# SOURCE EXTRACT

↓

2. **Backend integration tests** (Jest) — spin server on random port, assert WS pushes + SQLite persists + transactional correctness. (M1+)
3. **Frontend adapter contract tests** (Jest, `memory`) — impl parity against interface. (M2)
4. **Playwright multi-window E2E** — deferred. Only realtime sync glue turn logic can't reach. (M7)

### Two-pass on turn logic (M1 → M4)
1. **Characterization** (M1/M3) — capture current behavior exactly (bugs included). Locks extraction/port as provably identical. Lets later fix be provable.
2. **Desired-behavior (red)** (M4) — write what *should* happen. Fail today. Fix → green. Bug dies, stays dead.

### Manual smoke via config flags
- `STORAGE=firebase` → current behavior (friend's path, upstream default).
- `STORAGE=ws` → our path, local backend.
- docker-compose profiles mirror the above.

### Accepted test gap
- Firebase adapter untested (requires live project). Accepted cost.
- Mitigated by: interface contract; if firebase impl drifts, integration smoke only.

---

## Mergability upstream

| Milestone | Upstream-PRable? | Why |
|---|---|---|
| 0 repo setup | n/a | fork infra |
| 1 backend | ❌ | divergence (friend stays Firebase) |
| 2 WS adapter | ⚠️ partial | interface + firebase extract ✅, WS ❌ |
| 3 characterization tests | ✅ | if storage-agnostic |
| 4 skip fix + manual override | ✅ | logic fix + beneficial feature |
| 5 docker compose | ❌ | divergence |
| 6 undo rework | ⚠️ partial | turn-logic-level ✅, events table ❌ |
| 7 playwright | ✅ | if test infra shared |

Default `STORAGE=firebase` + `AUTH_MODE=none` (unset) = upstream sees literally zero change.

---

## Risks

- **CRA + workspaces friction.** Create React App may resist monorepo layout. Mitigation: keep `src/` as CRA root, `server/` + `shared/` as separate workspaces imported via alias. Eject/craco only if forced.
- **Turn logic port correctness.** Current logic tangled; verbatim port risks subtle drift. Mitigation: characterization tests in M1/M3 lock behavior before any fix.
- **Firebase drift untested.** Mitigation: interface contract; friend's path his to maintain.
- **Undo history migration.** Existing log entries use old snapshot format. Mitigation: keep old undo working until cleared, new format for new entries.
- **WS reconnect/state-sync edge cases.** Transient drop mid-combat. Mitigation: client requests full state resync on (re)connect; server is source of truth.

---

## Decisions (locked)

1. **Branch:** `rework-backend` off `main`.
2. **Manual turn override:** action `JUMP_TURN_TO(participantId)`. UI button "Make This Turn".
3. **npm workspaces** for `server/` + `shared/` alongside CRA `src/`. Fallback alias if CRA fights.

---

## Next action

M0 ✅ DONE.
M1 kickoff: scaffold `server/` workspace, set up better-sqlite3 + Express + ws, port turn logic from `App.js` into `server/turn.js`, write first unit tests.

↑

# SOURCE DATA
↓

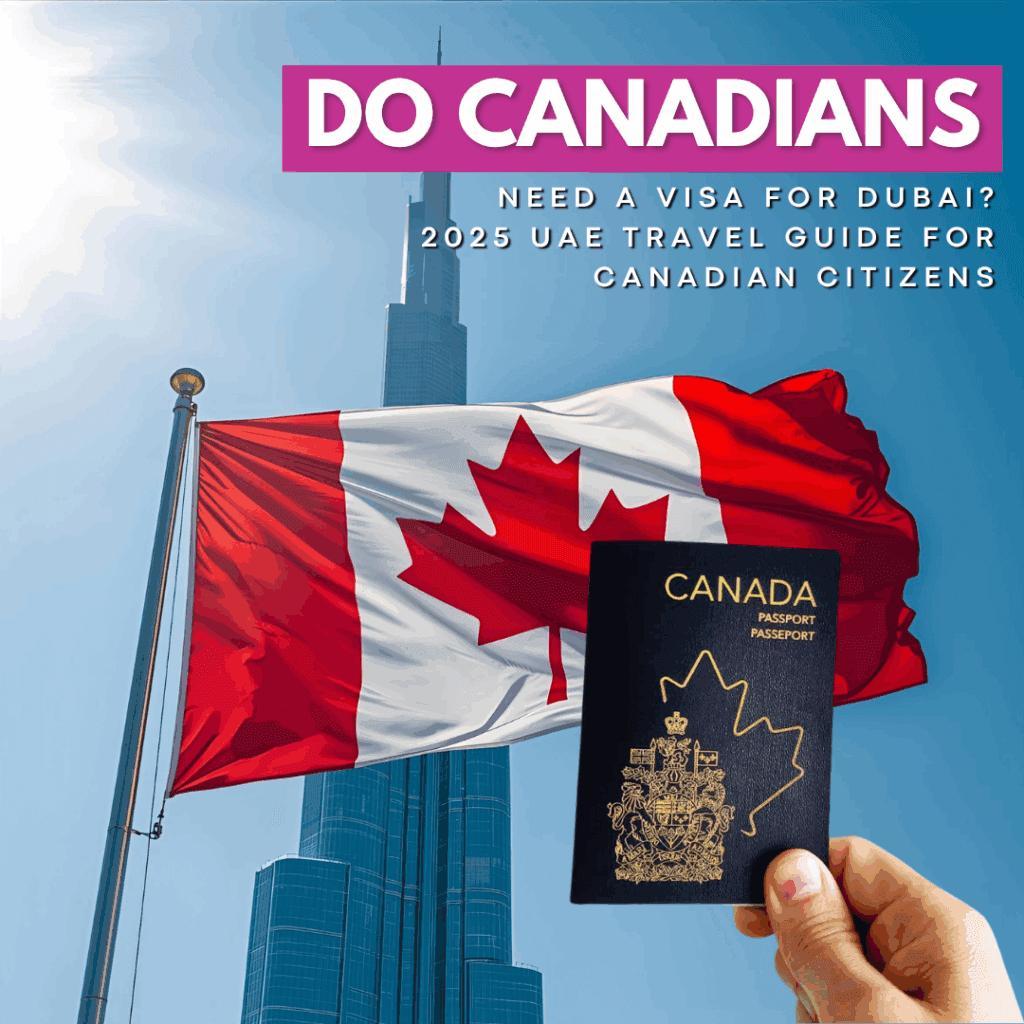 Do Canadians Need a Visa for Dubai?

↑

# PROBLEM SET
**A.** According to the rework plan, why do the characterization tests record the current turn-logic behavior, bugs included? Answer in one to three sentences.
**B.** In the rework plan, which branch is the work done on, and what is it branched from?
The lines have no connection to the rework plan.

# SOLUTIONS TO THE TASKS
**A.** Recording the current behavior exactly, bugs included, proves that the extracted or ported turn logic behaves identically to the original. It also makes the later bug fix provable, and in the risks section these tests lock behavior before any fix so the verbatim port does not drift subtly.

**B.** The work is on `rework-backend`, branched off `main`.